Andrew Harrer | Bloomberg | Getty Images
Two words from Federal Reserve Chairman Jerome Powell — “midcycle adjustment” — may have briefly roiled financial markets, but the last two times the central bank adjusted its policy, the markets did just fine.
The first rate cut in more than a decade should be distinguished from “the beginning of a lengthy cutting cycle,” the Fed chief said Wednesday as stocks cratered.
The move was aimed at insuring against downside risks, including trade tensions and slowing global growth. Wall Street economists say it was reminiscent of the Fed’s insurance easing episodes in the 1990s. The cuts then managed to reignite the economy and drive the S&P 500 more than 20% higher within a year after the first move, CNBC analysis found.
In 1995-1996 and 1998, the Alan Greenspan-led Fed slashed rates three times, a total of 75 basis points, during both periods to combat an economic downturn and successfully prolong the expansion that ended up being the second longest in history. Those rate cuts were used as insurance against risks stemming from Mexican and Russian defaults and the collapse of hedge fund Long-Term Capital Management.
A CNBC analysis using Kensho, a hedge fund analytics tool, found that major stock averages skyrocketed following the start of the midcycle adjustments in the 1990s. The S&P 500 and the Dow Jones Industrial Average surged 20.5% and 23.5%, respectively, on average one year after the first cuts. The tech-heavy Nasdaq Composite soared a whopping 39%.
Safe haven Treasurys sold off in the meantime, with futures on the 10-year note losing more than 6% in the one year after the first cuts in 1995 and 1998. Gold performance was flat back then, whereas the greenback rose more than 5% on average.
“After other ‘midcycle adjustments,’ presumably referencing 1995 and 1998, the Fed was actually able to subsequently raise rates,” Matthew Luzzetti, Deutsche Bank’s chief U.S. economist said in a note. “[Powell’s] point was more that such ‘adjustments’ have the potential to put the economy on a firmer footing, perhaps warranting higher rates in the future.”
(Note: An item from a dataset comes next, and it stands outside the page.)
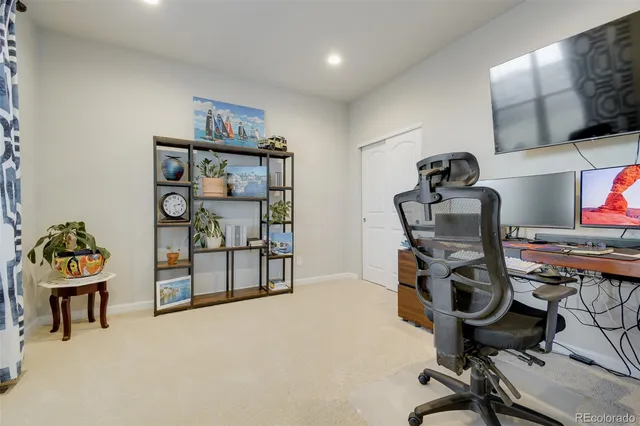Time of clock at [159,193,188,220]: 2:27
The Fed lowered its benchmark rate by a quarter point Wednesday, the first rate cut by the central bank since December 2008. Powell cautioned against assuming that this week’s cut is the beginning of the cycles that happened in the past.
Those comments from Powell caused the Dow to drop more than 300 points on Wednesday. But perhaps traders were reassessing the move on Thursday as stocks bounced back with the Dow up nearly 200 points.
“The Chair was trying to point to the insurance cutting episodes of 1995 and 1998, where the committee reduced the policy rate 75bp on two separate occasions,” Michael Gapen, chief U.S. economist at Barclays, said in a note. “We read his comment that he does not see a prolonged rate cutting cycle was clearly related to recession risks and the likelihood the Fed has taken the first step that will end at the zero lower bound.”
To be sure, there are still key differences between now and then that could diminish the impact of a midcycle adjustment. For one, the current expansion is now in the 11th year, the longest in U.S. history, which might need a little more stimulus than before.
“With the 1995 analogy of a midcycle cut in rates, people have to remember that it was just four years into an economic expansion, not 10 plus that we are in now,” said Peter Boockvar, chief investment officer at Bleakley Advisory Group. “Hope springs eternal when faith in the Fed is as high as it was.”